Nationalsozialistische Frauenschaft ( NSF ) - Mitgliedsabzeichen 5. Form

23 mm, mit RZM-Hersteller 63 GES.GESCH., an Nadel, Zustand 2.
487474
45,00

Nationalsozialistische Frauenschaft ( NSF ) - Mitgliedsabzeichen 5. Form

Das Mitgliedsabzeichen der Nationalsozialistischen Frauenschaft (NSF) stellt ein bedeutendes Dokument der Organisation von Frauen im nationalsozialistischen Deutschland dar. Die NSF wurde im Oktober 1931 als Zusammenschluss verschiedener nationalsozialistischer Frauenorganisationen gegründet und entwickelte sich zur zentralen Frauenorganisation der NSDAP.
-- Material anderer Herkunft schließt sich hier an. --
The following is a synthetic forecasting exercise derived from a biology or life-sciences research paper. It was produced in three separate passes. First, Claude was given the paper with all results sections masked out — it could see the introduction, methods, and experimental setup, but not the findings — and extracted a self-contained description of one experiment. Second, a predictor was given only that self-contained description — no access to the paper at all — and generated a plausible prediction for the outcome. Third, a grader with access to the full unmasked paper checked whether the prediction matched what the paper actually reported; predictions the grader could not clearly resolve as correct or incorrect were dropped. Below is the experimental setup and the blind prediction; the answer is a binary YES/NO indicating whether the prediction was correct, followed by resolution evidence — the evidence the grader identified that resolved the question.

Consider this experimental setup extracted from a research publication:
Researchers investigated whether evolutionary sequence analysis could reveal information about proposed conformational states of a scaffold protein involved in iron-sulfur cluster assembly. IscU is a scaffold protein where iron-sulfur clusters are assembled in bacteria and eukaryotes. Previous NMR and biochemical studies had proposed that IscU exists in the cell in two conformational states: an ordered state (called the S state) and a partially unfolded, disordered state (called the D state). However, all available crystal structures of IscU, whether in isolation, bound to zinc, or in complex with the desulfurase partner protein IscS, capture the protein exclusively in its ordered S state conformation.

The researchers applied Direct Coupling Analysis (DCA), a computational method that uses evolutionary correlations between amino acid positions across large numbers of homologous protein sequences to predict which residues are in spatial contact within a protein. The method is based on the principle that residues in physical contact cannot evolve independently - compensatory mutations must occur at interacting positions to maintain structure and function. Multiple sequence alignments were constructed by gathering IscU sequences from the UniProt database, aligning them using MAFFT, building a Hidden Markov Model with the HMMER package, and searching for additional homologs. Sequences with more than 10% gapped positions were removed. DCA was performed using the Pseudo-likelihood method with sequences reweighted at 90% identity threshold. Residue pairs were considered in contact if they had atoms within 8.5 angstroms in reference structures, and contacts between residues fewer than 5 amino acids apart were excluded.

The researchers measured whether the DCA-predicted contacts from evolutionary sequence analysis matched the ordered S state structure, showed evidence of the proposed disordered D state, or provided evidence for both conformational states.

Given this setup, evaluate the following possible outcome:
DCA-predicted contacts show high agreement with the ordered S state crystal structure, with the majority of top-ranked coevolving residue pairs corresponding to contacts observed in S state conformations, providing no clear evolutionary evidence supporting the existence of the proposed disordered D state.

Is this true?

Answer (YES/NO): YES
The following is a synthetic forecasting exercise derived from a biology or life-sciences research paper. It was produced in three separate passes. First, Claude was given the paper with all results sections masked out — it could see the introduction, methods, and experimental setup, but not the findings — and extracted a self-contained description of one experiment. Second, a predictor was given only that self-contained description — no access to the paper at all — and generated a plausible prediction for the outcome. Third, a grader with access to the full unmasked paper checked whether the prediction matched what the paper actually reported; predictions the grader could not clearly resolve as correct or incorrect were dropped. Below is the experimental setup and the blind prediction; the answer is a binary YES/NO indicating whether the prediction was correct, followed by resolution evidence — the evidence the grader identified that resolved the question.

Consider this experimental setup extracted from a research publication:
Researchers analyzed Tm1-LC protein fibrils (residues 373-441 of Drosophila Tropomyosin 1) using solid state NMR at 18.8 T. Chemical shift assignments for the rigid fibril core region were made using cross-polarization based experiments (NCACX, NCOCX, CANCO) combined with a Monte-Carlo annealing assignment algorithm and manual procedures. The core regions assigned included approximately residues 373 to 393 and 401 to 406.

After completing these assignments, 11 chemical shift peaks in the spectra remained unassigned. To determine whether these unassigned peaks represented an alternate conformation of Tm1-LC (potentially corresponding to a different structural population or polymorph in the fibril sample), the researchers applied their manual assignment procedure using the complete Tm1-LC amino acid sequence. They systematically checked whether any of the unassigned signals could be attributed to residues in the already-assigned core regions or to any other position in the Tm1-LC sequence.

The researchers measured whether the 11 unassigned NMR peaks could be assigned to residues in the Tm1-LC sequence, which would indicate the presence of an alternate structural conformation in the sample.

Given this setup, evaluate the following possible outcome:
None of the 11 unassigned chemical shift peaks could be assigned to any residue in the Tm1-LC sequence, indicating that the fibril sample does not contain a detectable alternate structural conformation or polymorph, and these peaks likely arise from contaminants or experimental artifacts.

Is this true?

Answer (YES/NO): NO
Die 5. Form des Mitgliedsabzeichens, die hier vorliegt, wurde nach der Machtübernahme 1933 eingeführt und entspricht den standardisierten Richtlinien des Reichszeugmeisterei (RZM)-Systems. Die RZM wurde 1929 gegründet und übernahm ab 1933 die zentrale Kontrolle über die Herstellung und Vergabe aller Parteiabzeichen und Uniformteile. Jeder autorisierte Hersteller erhielt eine spezifische Nummer; die hier vorliegende Herstellermarkierung RZM 63 kennzeichnet einen offiziell lizenzierten Produzenten.

Das Abzeichen misst 23 mm im Durchmesser und zeigt das charakteristische Design der NSF: ein schwarzes Hakenkreuz in weißem Kreis auf blauem Grund, umgeben von einem silberfarbenen Rand. Die Bezeichnung GES.GESCH. steht für “gesetzlich geschützt” und weist auf den rechtlichen Schutz des Symbols hin, der Fälschungen verhindern sollte.
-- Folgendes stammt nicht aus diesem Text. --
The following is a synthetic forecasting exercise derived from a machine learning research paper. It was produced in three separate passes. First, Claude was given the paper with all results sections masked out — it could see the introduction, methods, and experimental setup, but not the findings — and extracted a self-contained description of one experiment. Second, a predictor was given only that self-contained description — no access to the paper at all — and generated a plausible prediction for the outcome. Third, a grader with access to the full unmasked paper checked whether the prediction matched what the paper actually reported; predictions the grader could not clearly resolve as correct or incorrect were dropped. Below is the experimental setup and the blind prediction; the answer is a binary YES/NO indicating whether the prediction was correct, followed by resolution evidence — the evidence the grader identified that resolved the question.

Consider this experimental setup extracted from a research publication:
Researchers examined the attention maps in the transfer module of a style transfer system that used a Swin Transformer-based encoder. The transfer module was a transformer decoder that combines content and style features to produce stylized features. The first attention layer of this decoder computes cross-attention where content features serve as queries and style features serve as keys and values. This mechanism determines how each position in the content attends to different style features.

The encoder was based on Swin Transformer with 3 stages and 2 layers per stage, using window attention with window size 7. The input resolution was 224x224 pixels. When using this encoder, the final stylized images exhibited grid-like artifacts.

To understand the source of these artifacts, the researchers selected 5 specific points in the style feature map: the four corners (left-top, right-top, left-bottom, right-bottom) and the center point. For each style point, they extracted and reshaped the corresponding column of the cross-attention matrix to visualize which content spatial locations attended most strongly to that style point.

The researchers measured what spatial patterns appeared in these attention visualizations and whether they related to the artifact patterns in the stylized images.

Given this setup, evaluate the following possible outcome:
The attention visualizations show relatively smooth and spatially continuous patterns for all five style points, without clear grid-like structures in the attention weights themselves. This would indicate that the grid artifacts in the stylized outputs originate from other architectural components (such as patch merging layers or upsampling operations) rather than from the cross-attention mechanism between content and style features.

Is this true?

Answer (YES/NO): NO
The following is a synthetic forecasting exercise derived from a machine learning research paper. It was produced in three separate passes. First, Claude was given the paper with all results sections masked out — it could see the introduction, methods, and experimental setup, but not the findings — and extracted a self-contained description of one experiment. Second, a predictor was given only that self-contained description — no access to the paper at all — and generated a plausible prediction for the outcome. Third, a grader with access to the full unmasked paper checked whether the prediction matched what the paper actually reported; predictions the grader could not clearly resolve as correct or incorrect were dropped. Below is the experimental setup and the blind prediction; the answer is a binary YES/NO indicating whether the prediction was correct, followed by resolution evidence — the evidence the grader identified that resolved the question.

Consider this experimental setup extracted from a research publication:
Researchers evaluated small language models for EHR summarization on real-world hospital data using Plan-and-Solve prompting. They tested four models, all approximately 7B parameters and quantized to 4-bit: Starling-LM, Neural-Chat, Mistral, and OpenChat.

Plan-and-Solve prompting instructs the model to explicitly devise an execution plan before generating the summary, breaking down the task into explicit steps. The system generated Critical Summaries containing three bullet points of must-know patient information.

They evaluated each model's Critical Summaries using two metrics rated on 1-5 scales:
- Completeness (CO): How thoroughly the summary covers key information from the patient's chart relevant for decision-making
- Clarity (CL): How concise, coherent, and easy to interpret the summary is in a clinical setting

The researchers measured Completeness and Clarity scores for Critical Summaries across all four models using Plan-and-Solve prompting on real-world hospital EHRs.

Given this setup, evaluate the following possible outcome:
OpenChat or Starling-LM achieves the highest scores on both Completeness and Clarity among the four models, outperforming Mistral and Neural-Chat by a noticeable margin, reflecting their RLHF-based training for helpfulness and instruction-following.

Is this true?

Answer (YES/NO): NO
Die Nationalsozialistische Frauenschaft war hierarchisch organisiert und gliederte sich in verschiedene Verwaltungsebenen von der Reichsebene bis zur Ortsgruppe. Unter der Führung von Gertrud Scholtz-Klink, die ab 1934 als Reichsfrauenführerin amtierte, erreichte die Organisation bis 1938 etwa 2 Millionen Mitglieder. Die NSF konzentrierte sich auf die ideologische Schulung der Frauen im nationalsozialistischen Weltbild und propagierte das traditionelle Rollenbild der Frau als Mutter und Hausfrau.
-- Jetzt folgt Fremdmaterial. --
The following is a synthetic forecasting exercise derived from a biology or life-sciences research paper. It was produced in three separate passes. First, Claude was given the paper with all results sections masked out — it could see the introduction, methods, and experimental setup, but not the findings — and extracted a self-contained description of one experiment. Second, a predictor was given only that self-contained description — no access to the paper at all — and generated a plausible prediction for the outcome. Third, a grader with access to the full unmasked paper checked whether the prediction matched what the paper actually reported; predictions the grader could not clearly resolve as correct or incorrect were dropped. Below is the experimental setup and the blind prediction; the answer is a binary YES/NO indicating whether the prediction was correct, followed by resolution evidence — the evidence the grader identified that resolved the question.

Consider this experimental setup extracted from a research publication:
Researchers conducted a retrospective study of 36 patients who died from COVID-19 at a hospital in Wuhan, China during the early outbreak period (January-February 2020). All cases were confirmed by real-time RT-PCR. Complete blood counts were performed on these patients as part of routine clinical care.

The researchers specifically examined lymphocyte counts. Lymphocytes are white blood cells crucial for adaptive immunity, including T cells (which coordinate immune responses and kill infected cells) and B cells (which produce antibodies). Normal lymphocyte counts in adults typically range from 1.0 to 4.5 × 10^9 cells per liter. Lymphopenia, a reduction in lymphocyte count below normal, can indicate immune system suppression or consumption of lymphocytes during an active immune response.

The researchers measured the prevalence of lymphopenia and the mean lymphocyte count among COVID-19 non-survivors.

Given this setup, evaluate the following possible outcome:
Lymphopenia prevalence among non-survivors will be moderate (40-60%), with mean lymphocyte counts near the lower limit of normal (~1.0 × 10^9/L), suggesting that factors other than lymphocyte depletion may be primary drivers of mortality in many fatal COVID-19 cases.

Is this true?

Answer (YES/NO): NO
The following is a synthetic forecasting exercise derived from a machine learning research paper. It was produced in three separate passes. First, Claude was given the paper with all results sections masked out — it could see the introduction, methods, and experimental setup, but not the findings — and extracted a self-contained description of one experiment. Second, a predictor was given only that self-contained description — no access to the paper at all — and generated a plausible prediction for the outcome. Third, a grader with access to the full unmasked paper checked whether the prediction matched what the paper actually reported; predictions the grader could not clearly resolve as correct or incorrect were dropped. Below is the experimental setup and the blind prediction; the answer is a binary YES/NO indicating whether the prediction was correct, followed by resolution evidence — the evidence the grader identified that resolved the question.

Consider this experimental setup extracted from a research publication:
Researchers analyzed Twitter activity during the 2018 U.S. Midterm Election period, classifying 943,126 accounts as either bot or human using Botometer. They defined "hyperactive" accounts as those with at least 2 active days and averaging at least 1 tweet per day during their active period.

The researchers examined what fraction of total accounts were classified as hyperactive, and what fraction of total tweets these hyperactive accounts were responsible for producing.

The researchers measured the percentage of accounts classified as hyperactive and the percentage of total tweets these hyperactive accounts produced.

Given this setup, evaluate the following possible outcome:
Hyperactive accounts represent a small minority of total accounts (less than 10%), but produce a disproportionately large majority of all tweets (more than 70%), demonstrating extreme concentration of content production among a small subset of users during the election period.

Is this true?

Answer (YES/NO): YES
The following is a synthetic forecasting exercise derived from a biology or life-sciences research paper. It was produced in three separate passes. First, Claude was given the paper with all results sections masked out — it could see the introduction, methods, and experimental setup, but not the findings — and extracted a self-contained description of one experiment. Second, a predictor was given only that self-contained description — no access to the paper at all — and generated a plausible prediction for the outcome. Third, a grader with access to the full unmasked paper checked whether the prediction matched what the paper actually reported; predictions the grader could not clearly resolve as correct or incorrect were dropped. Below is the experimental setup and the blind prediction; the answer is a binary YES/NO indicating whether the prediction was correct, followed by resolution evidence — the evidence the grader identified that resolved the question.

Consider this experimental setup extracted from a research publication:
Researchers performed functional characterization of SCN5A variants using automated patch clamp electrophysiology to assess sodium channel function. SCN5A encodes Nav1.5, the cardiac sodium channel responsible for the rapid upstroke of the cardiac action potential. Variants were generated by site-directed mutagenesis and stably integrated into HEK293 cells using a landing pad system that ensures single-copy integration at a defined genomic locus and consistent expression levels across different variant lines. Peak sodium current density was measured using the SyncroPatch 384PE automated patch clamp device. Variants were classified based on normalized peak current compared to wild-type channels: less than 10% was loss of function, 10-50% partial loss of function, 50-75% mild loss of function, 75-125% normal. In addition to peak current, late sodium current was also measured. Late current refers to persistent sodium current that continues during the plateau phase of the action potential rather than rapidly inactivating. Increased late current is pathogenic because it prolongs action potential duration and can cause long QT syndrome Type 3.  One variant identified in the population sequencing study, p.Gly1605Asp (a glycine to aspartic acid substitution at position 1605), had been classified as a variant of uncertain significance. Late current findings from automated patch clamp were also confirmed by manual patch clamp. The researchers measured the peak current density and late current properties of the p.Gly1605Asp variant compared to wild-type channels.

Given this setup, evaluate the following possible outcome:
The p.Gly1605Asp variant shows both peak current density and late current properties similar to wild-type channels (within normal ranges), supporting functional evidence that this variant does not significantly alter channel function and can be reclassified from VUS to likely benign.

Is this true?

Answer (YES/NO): NO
Das Mitgliedsabzeichen durfte nur von eingetragenen Mitgliedern getragen werden und musste bei Austritt oder Ausschluss zurückgegeben werden. Die Ausgabe erfolgte gegen eine Gebühr und war mit der Mitgliedsnummer verknüpft. Das Tragen des Abzeichens war bei offiziellen Veranstaltungen und Versammlungen vorgeschrieben und diente als sichtbares Zeichen der Zugehörigkeit zur Organisation.

Die verschiedenen Formen des NSF-Abzeichens entwickelten sich im Laufe der Jahre, wobei die 5. Form zu den späteren standardisierten Versionen gehört. Die Nadelkonstruktion auf der Rückseite ermöglichte das Befestigen an der Kleidung, typischerweise an der linken Brustseite. Die Qualität der Ausführung variierte je nach Hersteller und Produktionszeitpunkt, wobei frühe Exemplare oft eine bessere Verarbeitung aufwiesen als spätere Kriegsproduktionen.

Die NSF arbeitete eng mit dem Deutschen Frauenwerk (DFW) zusammen, einer übergeordneten Organisation, die alle deutschen Frauenverbände koordinierte. Während das DFW als Dachorganisation fungierte, bildete die NSF den ideologischen Kern und war ausschließlich Parteimitgliedern vorbehalten.

Nach 1945 wurden alle nationalsozialistischen Organisationen aufgelöst, und ihre Symbole wurden verboten. Das Sammeln solcher Objekte ist heute in Deutschland legal, sofern es der historischen Dokumentation und Aufklärung dient und nicht der Verherrlichung des Nationalsozialismus. Die Abzeichen sind wichtige Zeitdokumente für die Erforschung der Rolle der Frau im Nationalsozialismus und der Organisationsstrukturen des NS-Regimes.

Der Zustand 2 bezeichnet in der Sammlernomenklatur einen sehr guten Erhaltungszustand mit minimalen Gebrauchsspuren. Dies deutet darauf hin, dass das Abzeichen entweder selten getragen wurde oder sorgfältig aufbewahrt wurde. Die Erhaltung von RZM-Markierung und Hersteller-Nummer erhöht die historische Dokumentationswert des Stücks erheblich.